S2, judging whether the steering is performed, judging whether the steering probability of the vehicle reaches a set threshold value, and if so, turning to the step S3;
and S3, triggering steering early warning, judging whether the distance from the vehicle to the intersection meets the preset condition, and if so, triggering the steering early warning.
According to the automatic early warning method for vehicle steering, first to third parameters used for representing average speed difference, passive steering trend and active steering trend of adjacent lanes are obtained through the surrounding environment data of the vehicle and the speed of the vehicle, the steering probability is calculated based on the weighting of the first to third parameters, and the automatic early warning function for active steering is achieved based on the judgment of the steering probability. Compared with the prior art, the warning reminding device is automatically triggered before the vehicle turns without depending on the turn signal, so that the danger possibly existing in the vehicle turning process is reduced, and the safety turning of the vehicle is further improved.
Preferably, if it is determined that the own vehicle passes through the current intersection and enters the next intersection, steps S1 to S3 are updated until the vehicle passes through the next intersection. The automatic early warning method for vehicle steering is based on time dimension, and after the vehicle enters the next intersection, the time window is refreshed, and steering probability prediction based on the next time window is started. Therefore, in the running process of the vehicle, the time window is updated continuously, and the surrounding environment data of the vehicle and the speed of the own vehicle which are acquired by updating and analyzing each road section are updated and analyzed, so that the probability value of the vehicle about to turn at the intersection is predicted.

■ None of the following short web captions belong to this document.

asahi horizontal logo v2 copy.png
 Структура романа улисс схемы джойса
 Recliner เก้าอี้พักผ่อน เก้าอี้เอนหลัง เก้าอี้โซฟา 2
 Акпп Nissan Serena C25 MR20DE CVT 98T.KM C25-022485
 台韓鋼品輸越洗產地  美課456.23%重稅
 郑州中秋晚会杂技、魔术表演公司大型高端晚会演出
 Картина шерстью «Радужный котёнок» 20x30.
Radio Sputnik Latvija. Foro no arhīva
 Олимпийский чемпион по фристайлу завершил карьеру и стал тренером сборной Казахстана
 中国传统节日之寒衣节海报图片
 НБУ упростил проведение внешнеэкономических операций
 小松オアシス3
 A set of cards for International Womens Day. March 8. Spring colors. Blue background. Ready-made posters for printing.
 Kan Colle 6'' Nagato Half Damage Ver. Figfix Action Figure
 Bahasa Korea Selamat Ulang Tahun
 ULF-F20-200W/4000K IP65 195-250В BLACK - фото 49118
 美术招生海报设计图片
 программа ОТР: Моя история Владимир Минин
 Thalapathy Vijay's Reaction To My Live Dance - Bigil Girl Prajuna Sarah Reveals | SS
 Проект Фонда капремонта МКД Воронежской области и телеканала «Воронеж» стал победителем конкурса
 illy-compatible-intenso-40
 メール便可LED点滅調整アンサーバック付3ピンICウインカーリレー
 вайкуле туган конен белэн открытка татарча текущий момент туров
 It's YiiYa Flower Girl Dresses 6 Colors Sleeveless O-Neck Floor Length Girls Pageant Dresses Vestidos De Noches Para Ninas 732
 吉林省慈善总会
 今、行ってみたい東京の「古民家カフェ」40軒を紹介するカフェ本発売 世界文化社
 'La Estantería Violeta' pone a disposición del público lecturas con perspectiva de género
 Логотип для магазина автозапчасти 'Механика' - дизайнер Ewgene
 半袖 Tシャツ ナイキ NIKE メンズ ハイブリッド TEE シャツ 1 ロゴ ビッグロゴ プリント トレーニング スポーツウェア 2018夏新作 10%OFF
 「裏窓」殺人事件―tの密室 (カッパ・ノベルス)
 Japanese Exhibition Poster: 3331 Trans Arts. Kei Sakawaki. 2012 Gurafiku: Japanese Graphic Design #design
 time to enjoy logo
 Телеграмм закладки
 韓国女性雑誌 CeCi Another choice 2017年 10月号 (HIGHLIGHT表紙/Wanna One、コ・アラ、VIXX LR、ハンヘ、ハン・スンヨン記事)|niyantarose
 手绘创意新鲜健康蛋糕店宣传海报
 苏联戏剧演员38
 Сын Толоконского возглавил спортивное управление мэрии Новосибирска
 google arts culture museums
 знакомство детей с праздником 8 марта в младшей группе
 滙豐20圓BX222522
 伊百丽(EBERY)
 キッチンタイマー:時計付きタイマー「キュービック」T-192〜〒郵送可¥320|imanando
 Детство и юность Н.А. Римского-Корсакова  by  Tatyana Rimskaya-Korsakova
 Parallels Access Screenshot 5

Preferably, the surrounding environment data of the vehicle at least comprises a lane where the own vehicle is located, a guiding mark of the own vehicle lane and the vehicle speed of the adjacent lane;
in step S1, a first parameter V for characterizing the average speed difference of the adjacent lanes is calculated based on the vehicle speed and the own vehicle speed of the adjacent lanes _neighbour (t c ) The method comprises the steps of carrying out a first treatment on the surface of the Based on the guidance marking and the residence time in the lane after the guidance marking has been acquired, a second parameter Signal (t) for characterizing the passive steering tendency is calculated c ) The method comprises the steps of carrying out a first treatment on the surface of the Calculating a third parameter P for characterizing the active steering trend based on the lane change status of the host vehicle _action (t c )。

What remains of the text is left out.